The world of Destiny of Desire isn’t as far removed from The Handmaid’s Tale as it thinks it is, and watching its giddy celebration of a callous indifference to human welfare felt gross.
I’d like to say it gets better. Maybe it did.
But the truth is I don’t know. I was so bored and annoyed I left at intermission.
But even if the mistaken identities were cleared up allowing couple A and couple B all end up together as they should, then the thematic frame of a whimsical rom-com endures, rather than turning into the wind and addressing the true horror depicted in the play.
In many ways, Destiny of Desire is the perfect representation of the substantive and complicated hypocrisy of OSF’s attempts to be diversier than thou: a blanket celebration of multiculturalism includes the inclusion and celebration of decidedly illiberal values, which that inclusion and celebration further perpetuates. Like for example, celebrating multiculturalism by staging a telenovella, a genre that has rampant misogyny baked into its form, thereby furthering the idea that women being treated as property is just a story trope, not a serious problem facing half the global population. The genre itself should be condemned for its toxic treatment of women, not put on stage and celebrated as a charming look at how the other half lives. Historical or not, these sorts of stories are terrible. And the sooner we stop celebrating them, and see them for what they really are, then the sooner we can leave that world behind us. Or did OSF somehow try to rebrand itself as champions of social justice and manage to remain entirely ignorant of #MeToo?
4 Comments
Haha yes I’ve been done with OSF for a long time – ever since seeing Hamlet in WWII uniforms – just be Elizabethan – what’s the harm in’t? Beauty! Extravagance! Sophistication! Everything the language carries with it. Buuuuuut no, they have to be DIFFERENT – so we have to endure ALTERNATIVE costumes – just not necessary – and detracts –
But hey, as long as people keep coming, I guess we should all be grateful – I have an idea: how bout we celebrate music more with more happening musically around town? We could even all wear Elizabethan outfits to a DJ dance party!
I, for one, am absolutely floored that someone would review a play having only seen half of it. I believe this violates every critic rule since the Hammurabi Code.
Writing a review without watching the whole play is poor journalism.

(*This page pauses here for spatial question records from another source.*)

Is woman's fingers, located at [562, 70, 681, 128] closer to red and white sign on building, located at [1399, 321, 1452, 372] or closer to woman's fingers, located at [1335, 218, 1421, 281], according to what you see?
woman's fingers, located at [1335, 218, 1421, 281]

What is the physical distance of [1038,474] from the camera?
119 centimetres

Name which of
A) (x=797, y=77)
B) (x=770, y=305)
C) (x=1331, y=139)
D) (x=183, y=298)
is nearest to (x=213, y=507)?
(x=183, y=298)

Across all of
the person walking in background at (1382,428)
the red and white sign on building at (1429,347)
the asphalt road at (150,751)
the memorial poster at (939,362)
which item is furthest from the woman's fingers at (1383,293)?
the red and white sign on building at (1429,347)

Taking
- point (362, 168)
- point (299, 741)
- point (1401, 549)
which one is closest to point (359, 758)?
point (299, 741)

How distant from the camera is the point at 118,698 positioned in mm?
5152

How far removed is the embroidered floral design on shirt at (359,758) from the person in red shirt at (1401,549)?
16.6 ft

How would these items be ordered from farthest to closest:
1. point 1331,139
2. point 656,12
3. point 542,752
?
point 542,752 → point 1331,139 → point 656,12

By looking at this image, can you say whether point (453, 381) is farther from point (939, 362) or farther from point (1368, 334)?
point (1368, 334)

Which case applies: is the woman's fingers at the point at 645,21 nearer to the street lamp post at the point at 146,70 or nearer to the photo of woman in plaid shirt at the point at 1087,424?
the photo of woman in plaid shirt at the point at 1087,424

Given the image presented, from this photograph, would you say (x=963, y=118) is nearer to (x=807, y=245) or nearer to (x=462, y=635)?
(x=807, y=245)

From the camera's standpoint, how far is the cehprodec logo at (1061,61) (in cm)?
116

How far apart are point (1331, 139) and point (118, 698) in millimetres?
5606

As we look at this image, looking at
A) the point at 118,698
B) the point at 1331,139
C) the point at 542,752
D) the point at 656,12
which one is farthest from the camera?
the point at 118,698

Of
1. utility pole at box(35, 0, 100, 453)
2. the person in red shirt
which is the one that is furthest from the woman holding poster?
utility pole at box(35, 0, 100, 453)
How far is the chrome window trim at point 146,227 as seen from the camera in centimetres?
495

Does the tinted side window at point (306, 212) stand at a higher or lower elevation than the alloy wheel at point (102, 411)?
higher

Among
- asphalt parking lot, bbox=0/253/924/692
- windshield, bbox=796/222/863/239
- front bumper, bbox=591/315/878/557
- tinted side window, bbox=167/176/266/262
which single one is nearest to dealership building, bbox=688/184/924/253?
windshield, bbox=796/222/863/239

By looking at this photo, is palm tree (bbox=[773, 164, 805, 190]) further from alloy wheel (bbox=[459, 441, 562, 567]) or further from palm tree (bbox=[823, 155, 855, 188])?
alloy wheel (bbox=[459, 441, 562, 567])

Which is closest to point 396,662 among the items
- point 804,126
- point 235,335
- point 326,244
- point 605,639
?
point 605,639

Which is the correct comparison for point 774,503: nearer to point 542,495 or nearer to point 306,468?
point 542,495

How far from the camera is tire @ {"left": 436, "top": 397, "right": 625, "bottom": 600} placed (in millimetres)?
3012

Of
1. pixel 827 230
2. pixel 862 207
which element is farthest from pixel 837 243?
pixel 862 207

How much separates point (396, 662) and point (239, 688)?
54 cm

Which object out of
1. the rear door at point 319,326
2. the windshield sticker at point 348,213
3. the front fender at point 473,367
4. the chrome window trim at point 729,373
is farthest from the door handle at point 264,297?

If you can’t bother to see the whole piece, you have no right to write about it. Clearly this writer did no research on the playwright, the style of theatre represented in the piece or the difference between racism and misogamy and pieces of art that explore the problems with misogamy and racism. OSF has its issues, but this piece is badly written, badly researched and a poor excuse for journalism.
The wypipo have spoken. “Telenovelas have misogyny baked in to them,” totally unlike Shakespeare’s entire canon. If you can get this much virtue-signaling fuel out of half a play, you might just be a performative feminist.